Retailers and logistics companies are counting on the new advances to help them keep pace with explosive growth in online sales and pressure to ship faster. U.S. e-commerce revenues hit $390 billion last year, nearly twice as much as in 2011, according to the U.S. Census Bureau. Sales are rising even faster in China, India and other developing countries.
That is propelling a global hiring spree to find people to process those orders. U.S. warehouses added 262,000 jobs over the past five years, with nearly 950,000 people working in the sector, according to the Labor Department. Labor shortages are becoming more common, particularly during the holiday rush, and wages are climbing. [God forbid!]
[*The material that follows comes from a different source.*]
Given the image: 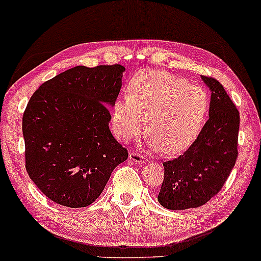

Picking is the biggest labor cost in most e-commerce distribution centers, and among the least automated. Swapping in robots could cut the labor cost of fulfilling online orders by a fifth, said Marc Wulfraat, president of consulting firm MWPVL International Inc.
“When you’re talking about hundreds of millions of units, those numbers can be very significant,” he said. “It’s going to be a significant edge for whoever gets there first.” [There’s even a race between the robots!]
Until recently, robots had to be trained to identify and grab each item, which is impractical in a distribution center that might stock an ever-changing array of millions of products.
Automation companies such as Kuka AG, Dematic Corp. and Honeywell International Inc. unit Intelligrated, as well as startups like RightHand Robotics Inc. and IAM Robotics LLC are working on automating picking.
In RightHand Robotics’ Somerville, Mass., test facility, mechanical arms hunt around the clock through bins containing packages of baby wipes, jars of peanut butter and other products. Each attempt—successful or not—feeds into a database. The bigger that data set, the faster and more reliably the machines can pick, said Yaro Tenzer, the startup’s co-founder.
RightHand Robotics co-founders Leif Jentoft, left, and Yaro Tenzer PHOTO: FOR THE WALL STREET JOURNAL
Hudson’s Bay is testing RightHand’s robots in a distribution center in Scarborough, Ontario.
“This thing could run 24 hours a day,” said Erik Caldwell, the retailer’s senior vice president of supply chain and digital operations, at a conference in May. “They don’t get sick; they don’t smoke.”
JD.com is developing its own picking robots, which it started testing in a Shanghai distribution center in April. The company hopes to open a fully automated warehouse there by the end of next year, said Hui Cheng, head of JD.com’s robotics-research center in Silicon Valley.
Swisslog, a subsidiary of Kuka, sells picking robots that can be integrated into the company’s other warehouse automation systems or purchased separately. The company sold its first unit in the U.S., to a large retailer, earlier this year, said A.K. Schultz, Swisslog’s vice president for retail and e-commerce. Mr. Schultz declined to name the retailer.
Previous waves of warehouse automation didn’t lead to sudden mass layoffs, partly because order volumes have been growing so fast. And automated picking is still at least a year away from commercial use, robotics experts say. The main challenge lies in creating the enormous databases of 3D-rendered objects that robots need to determine the best way to grip new objects. [But ultimately the machines have to win out, as they did in the game of “Go” recently, and 262,00 humans will be out of work.]
Some companies hope to speed development by making some research public. Amazon.com Inc. will hold its third annual automated picking competition at a robotics conference in Japan later this month. For the first time, entrants won’t know in advance all the items the robots will need to pick.
At the University of California, Berkeley, a team is simulating millions of attempts to pick 10,000 objects. Funded by Amazon, Siemens AG and others, the project is meant to build an open-source database for use in any automation system, said Ken Goldberg, the professor leading the project.
“With 10,000 objects, I’m surprised how well it did,” he said. “I would love to show it 100,000 examples and see how well it performs after that.”
[We are continually astonished by the heartlessness of so many WSJ articles that express only the management side of issues and appear oblivious to the human consequences.]